### Description of the task
Copy out all of the material that follows line for line, without altering a single character.
-----
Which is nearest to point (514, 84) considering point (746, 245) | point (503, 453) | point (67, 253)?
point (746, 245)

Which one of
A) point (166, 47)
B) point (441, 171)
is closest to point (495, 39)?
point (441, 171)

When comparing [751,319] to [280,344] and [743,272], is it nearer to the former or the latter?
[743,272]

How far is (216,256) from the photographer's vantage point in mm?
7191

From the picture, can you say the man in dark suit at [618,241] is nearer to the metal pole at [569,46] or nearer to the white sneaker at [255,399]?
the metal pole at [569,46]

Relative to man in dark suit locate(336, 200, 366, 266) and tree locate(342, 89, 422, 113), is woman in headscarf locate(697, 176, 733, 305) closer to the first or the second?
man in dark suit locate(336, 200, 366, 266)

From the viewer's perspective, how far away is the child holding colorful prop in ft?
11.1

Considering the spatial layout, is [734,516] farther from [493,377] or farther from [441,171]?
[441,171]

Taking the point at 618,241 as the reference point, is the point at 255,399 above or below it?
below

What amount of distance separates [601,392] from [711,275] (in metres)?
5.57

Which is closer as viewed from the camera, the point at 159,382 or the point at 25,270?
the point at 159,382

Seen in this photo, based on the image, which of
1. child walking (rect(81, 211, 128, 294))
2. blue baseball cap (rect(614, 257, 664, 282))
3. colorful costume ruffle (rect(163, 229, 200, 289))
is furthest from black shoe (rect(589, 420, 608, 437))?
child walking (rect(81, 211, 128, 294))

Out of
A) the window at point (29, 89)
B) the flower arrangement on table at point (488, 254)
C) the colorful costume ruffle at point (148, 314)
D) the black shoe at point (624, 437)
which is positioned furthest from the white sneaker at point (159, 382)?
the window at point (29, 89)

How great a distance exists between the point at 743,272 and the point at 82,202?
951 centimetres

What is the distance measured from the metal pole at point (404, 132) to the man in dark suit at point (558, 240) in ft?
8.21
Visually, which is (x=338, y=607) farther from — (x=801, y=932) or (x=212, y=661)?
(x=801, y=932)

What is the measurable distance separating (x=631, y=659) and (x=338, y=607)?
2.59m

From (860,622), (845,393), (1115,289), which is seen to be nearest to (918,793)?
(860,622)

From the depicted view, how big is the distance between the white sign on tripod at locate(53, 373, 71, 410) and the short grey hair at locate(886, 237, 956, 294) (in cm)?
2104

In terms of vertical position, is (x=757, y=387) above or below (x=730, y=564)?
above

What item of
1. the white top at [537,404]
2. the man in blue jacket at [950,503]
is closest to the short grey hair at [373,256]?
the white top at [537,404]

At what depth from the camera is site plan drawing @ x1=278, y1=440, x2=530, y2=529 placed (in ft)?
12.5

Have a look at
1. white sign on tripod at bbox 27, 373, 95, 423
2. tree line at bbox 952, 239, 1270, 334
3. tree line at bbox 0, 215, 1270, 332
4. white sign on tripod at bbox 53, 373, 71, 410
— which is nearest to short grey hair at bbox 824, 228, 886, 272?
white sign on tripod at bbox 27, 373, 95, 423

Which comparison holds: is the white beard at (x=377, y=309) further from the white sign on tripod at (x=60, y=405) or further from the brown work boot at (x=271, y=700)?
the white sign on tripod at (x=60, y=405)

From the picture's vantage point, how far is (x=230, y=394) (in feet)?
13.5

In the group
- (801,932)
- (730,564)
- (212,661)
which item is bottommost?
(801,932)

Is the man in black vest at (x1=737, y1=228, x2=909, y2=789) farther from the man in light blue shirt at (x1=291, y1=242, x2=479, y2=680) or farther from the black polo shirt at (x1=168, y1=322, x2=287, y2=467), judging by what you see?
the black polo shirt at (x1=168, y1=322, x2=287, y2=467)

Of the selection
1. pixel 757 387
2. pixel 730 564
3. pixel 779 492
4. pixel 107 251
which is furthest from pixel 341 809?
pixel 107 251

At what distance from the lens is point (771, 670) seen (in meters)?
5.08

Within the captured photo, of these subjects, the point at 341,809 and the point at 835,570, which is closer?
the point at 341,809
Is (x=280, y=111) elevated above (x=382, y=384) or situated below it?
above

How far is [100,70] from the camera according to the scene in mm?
-----
### Reply to the exercise
Which is nearest to point (514, 84) considering point (746, 245) | point (503, 453) | point (67, 253)?
point (746, 245)

Which one of
A) point (166, 47)
B) point (441, 171)
is closest to point (495, 39)?
point (441, 171)

When comparing [751,319] to [280,344] and [743,272], is it nearer to the former or the latter?
[743,272]

How far is (216,256) from the photographer's vantage point in mm?
7191

From the picture, can you say the man in dark suit at [618,241] is nearer to the metal pole at [569,46] or nearer to the white sneaker at [255,399]?
the metal pole at [569,46]

Relative to man in dark suit locate(336, 200, 366, 266) and tree locate(342, 89, 422, 113), is woman in headscarf locate(697, 176, 733, 305) closer to the first or the second?
man in dark suit locate(336, 200, 366, 266)

From the viewer's perspective, how far away is the child holding colorful prop in ft?
11.1

Considering the spatial layout, is [734,516] farther from [493,377] or farther from [441,171]?
[441,171]

Taking the point at 618,241 as the reference point, is the point at 255,399 above or below it?
below

What amount of distance separates [601,392] from [711,275] (in metres)?
5.57

Which is closer as viewed from the camera, the point at 159,382 or the point at 25,270?
the point at 159,382

Seen in this photo, based on the image, which of
1. child walking (rect(81, 211, 128, 294))
2. blue baseball cap (rect(614, 257, 664, 282))
3. colorful costume ruffle (rect(163, 229, 200, 289))
is furthest from black shoe (rect(589, 420, 608, 437))?
child walking (rect(81, 211, 128, 294))

Out of
A) the window at point (29, 89)
B) the flower arrangement on table at point (488, 254)
C) the colorful costume ruffle at point (148, 314)
D) the black shoe at point (624, 437)
which is positioned furthest from the white sneaker at point (159, 382)?
the window at point (29, 89)

How great a distance exists between the point at 743,272 and the point at 82,202?
951 centimetres

What is the distance measured from the metal pole at point (404, 132) to the man in dark suit at point (558, 240) in ft?
8.21
Visually, which is (x=338, y=607) farther from — (x=801, y=932) or (x=212, y=661)?
(x=801, y=932)

What is the measurable distance separating (x=631, y=659) and (x=338, y=607)?
2.59m

From (860,622), (845,393), (1115,289), which is seen to be nearest to (918,793)?
(860,622)

From the depicted view, how big is the distance between the white sign on tripod at locate(53, 373, 71, 410) and the short grey hair at locate(886, 237, 956, 294) (in cm)?
2104

In terms of vertical position, is (x=757, y=387) above or below (x=730, y=564)?
above

What item of
1. the white top at [537,404]
2. the man in blue jacket at [950,503]
is closest to the short grey hair at [373,256]?
the white top at [537,404]

At what depth from the camera is site plan drawing @ x1=278, y1=440, x2=530, y2=529 placed (in ft)?
12.5

Have a look at
1. white sign on tripod at bbox 27, 373, 95, 423
2. tree line at bbox 952, 239, 1270, 334
3. tree line at bbox 0, 215, 1270, 332
4. white sign on tripod at bbox 53, 373, 71, 410
— which is nearest to short grey hair at bbox 824, 228, 886, 272?
white sign on tripod at bbox 27, 373, 95, 423

Which comparison holds: is the white beard at (x=377, y=309) further from the white sign on tripod at (x=60, y=405) or further from the brown work boot at (x=271, y=700)?
the white sign on tripod at (x=60, y=405)

From the picture's vantage point, how far is (x=230, y=394) (in feet)?
13.5

In the group
- (801,932)
- (730,564)
- (212,661)
which item is bottommost?
(801,932)

Is the man in black vest at (x1=737, y1=228, x2=909, y2=789) farther from the man in light blue shirt at (x1=291, y1=242, x2=479, y2=680) or farther from the black polo shirt at (x1=168, y1=322, x2=287, y2=467), judging by what you see?
the black polo shirt at (x1=168, y1=322, x2=287, y2=467)

Of the selection
1. pixel 757 387
2. pixel 730 564
3. pixel 779 492
4. pixel 107 251
which is furthest from pixel 341 809?
pixel 107 251

At what distance from the lens is point (771, 670) seen (in meters)?
5.08

Within the captured photo, of these subjects, the point at 341,809 and the point at 835,570, which is closer?
the point at 341,809
Is (x=280, y=111) elevated above (x=382, y=384) or situated below it?
above

How far is [100,70] from the camera according to the scene in mm?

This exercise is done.